## Exercise requirements
Nothing is to be altered; the data must be repeated exactly.
(Extracted information Opens)
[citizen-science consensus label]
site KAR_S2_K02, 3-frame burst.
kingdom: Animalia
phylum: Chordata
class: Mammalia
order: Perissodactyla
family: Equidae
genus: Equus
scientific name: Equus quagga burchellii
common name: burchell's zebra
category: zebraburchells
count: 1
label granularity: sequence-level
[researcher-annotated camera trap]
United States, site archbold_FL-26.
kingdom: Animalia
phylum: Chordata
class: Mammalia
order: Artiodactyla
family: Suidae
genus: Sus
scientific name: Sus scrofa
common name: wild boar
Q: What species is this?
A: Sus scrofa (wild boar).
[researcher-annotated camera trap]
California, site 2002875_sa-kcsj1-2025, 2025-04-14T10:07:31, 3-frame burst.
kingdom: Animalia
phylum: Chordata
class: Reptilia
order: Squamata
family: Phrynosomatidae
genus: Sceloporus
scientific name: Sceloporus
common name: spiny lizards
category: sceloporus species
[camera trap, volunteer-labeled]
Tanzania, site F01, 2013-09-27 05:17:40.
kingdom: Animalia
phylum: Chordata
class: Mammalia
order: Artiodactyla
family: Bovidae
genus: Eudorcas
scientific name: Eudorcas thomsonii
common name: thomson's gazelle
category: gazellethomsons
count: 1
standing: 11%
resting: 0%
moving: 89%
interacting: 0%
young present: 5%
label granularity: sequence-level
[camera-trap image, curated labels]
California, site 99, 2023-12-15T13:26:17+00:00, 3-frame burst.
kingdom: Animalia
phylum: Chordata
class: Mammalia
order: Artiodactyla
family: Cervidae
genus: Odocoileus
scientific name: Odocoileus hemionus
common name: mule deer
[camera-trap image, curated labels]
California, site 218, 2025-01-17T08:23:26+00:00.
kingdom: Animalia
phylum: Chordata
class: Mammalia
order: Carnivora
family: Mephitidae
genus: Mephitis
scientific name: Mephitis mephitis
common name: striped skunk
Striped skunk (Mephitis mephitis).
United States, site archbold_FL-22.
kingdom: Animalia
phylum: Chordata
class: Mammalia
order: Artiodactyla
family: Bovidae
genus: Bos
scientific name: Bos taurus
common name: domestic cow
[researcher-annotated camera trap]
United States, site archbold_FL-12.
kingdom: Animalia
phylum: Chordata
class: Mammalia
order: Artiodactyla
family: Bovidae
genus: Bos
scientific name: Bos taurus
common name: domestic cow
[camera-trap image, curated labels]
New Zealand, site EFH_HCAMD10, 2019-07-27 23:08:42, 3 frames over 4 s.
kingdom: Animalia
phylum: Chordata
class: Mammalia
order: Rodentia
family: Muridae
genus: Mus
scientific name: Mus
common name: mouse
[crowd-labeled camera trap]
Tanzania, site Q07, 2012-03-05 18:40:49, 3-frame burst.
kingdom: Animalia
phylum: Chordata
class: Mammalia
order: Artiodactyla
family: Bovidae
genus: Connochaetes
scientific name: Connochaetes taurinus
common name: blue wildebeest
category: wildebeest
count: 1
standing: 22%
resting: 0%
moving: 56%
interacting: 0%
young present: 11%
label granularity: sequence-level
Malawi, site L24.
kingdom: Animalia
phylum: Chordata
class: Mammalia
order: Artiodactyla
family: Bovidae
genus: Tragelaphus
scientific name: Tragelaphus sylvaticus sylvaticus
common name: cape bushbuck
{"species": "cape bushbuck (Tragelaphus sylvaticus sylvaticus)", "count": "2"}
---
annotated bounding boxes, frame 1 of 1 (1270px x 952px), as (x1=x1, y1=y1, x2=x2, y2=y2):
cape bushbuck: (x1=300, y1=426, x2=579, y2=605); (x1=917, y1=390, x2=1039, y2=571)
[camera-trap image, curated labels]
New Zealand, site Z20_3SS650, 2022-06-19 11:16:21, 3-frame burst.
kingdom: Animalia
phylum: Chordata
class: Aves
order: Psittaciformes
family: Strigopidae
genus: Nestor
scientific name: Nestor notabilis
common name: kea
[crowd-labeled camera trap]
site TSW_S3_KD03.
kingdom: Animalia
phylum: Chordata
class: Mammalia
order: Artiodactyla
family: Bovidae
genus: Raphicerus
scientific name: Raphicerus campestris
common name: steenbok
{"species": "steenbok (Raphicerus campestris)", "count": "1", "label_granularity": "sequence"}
(Extracted information Closes)
## Solution to this task
[citizen-science consensus label]
site KAR_S2_K02, 3-frame burst.
kingdom: Animalia
phylum: Chordata
class: Mammalia
order: Perissodactyla
family: Equidae
genus: Equus
scientific name: Equus quagga burchellii
common name: burchell's zebra
category: zebraburchells
count: 1
label granularity: sequence-level
[researcher-annotated camera trap]
United States, site archbold_FL-26.
kingdom: Animalia
phylum: Chordata
class: Mammalia
order: Artiodactyla
family: Suidae
genus: Sus
scientific name: Sus scrofa
common name: wild boar
Q: What species is this?
A: Sus scrofa (wild boar).
[researcher-annotated camera trap]
California, site 2002875_sa-kcsj1-2025, 2025-04-14T10:07:31, 3-frame burst.
kingdom: Animalia
phylum: Chordata
class: Reptilia
order: Squamata
family: Phrynosomatidae
genus: Sceloporus
scientific name: Sceloporus
common name: spiny lizards
category: sceloporus species
[camera trap, volunteer-labeled]
Tanzania, site F01, 2013-09-27 05:17:40.
kingdom: Animalia
phylum: Chordata
class: Mammalia
order: Artiodactyla
family: Bovidae
genus: Eudorcas
scientific name: Eudorcas thomsonii
common name: thomson's gazelle
category: gazellethomsons
count: 1
standing: 11%
resting: 0%
moving: 89%
interacting: 0%
young present: 5%
label granularity: sequence-level
[camera-trap image, curated labels]
California, site 99, 2023-12-15T13:26:17+00:00, 3-frame burst.
kingdom: Animalia
phylum: Chordata
class: Mammalia
order: Artiodactyla
family: Cervidae
genus: Odocoileus
scientific name: Odocoileus hemionus
common name: mule deer
[camera-trap image, curated labels]
California, site 218, 2025-01-17T08:23:26+00:00.
kingdom: Animalia
phylum: Chordata
class: Mammalia
order: Carnivora
family: Mephitidae
genus: Mephitis
scientific name: Mephitis mephitis
common name: striped skunk
Striped skunk (Mephitis mephitis).
United States, site archbold_FL-22.
kingdom: Animalia
phylum: Chordata
class: Mammalia
order: Artiodactyla
family: Bovidae
genus: Bos
scientific name: Bos taurus
common name: domestic cow
[researcher-annotated camera trap]
United States, site archbold_FL-12.
kingdom: Animalia
phylum: Chordata
class: Mammalia
order: Artiodactyla
family: Bovidae
genus: Bos
scientific name: Bos taurus
common name: domestic cow
[camera-trap image, curated labels]
New Zealand, site EFH_HCAMD10, 2019-07-27 23:08:42, 3 frames over 4 s.
kingdom: Animalia
phylum: Chordata
class: Mammalia
order: Rodentia
family: Muridae
genus: Mus
scientific name: Mus
common name: mouse
[crowd-labeled camera trap]
Tanzania, site Q07, 2012-03-05 18:40:49, 3-frame burst.
kingdom: Animalia
phylum: Chordata
class: Mammalia
order: Artiodactyla
family: Bovidae
genus: Connochaetes
scientific name: Connochaetes taurinus
common name: blue wildebeest
category: wildebeest
count: 1
standing: 22%
resting: 0%
moving: 56%
interacting: 0%
young present: 11%
label granularity: sequence-level
Malawi, site L24.
kingdom: Animalia
phylum: Chordata
class: Mammalia
order: Artiodactyla
family: Bovidae
genus: Tragelaphus
scientific name: Tragelaphus sylvaticus sylvaticus
common name: cape bushbuck
{"species": "cape bushbuck (Tragelaphus sylvaticus sylvaticus)", "count": "2"}
---
annotated bounding boxes, frame 1 of 1 (1270px x 952px), as (x1=x1, y1=y1, x2=x2, y2=y2):
cape bushbuck: (x1=300, y1=426, x2=579, y2=605); (x1=917, y1=390, x2=1039, y2=571)
[camera-trap image, curated labels]
New Zealand, site Z20_3SS650, 2022-06-19 11:16:21, 3-frame burst.
kingdom: Animalia
phylum: Chordata
class: Aves
order: Psittaciformes
family: Strigopidae
genus: Nestor
scientific name: Nestor notabilis
common name: kea
[crowd-labeled camera trap]
site TSW_S3_KD03.
kingdom: Animalia
phylum: Chordata
class: Mammalia
order: Artiodactyla
family: Bovidae
genus: Raphicerus
scientific name: Raphicerus campestris
common name: steenbok
{"species": "steenbok (Raphicerus campestris)", "count": "1", "label_granularity": "sequence"}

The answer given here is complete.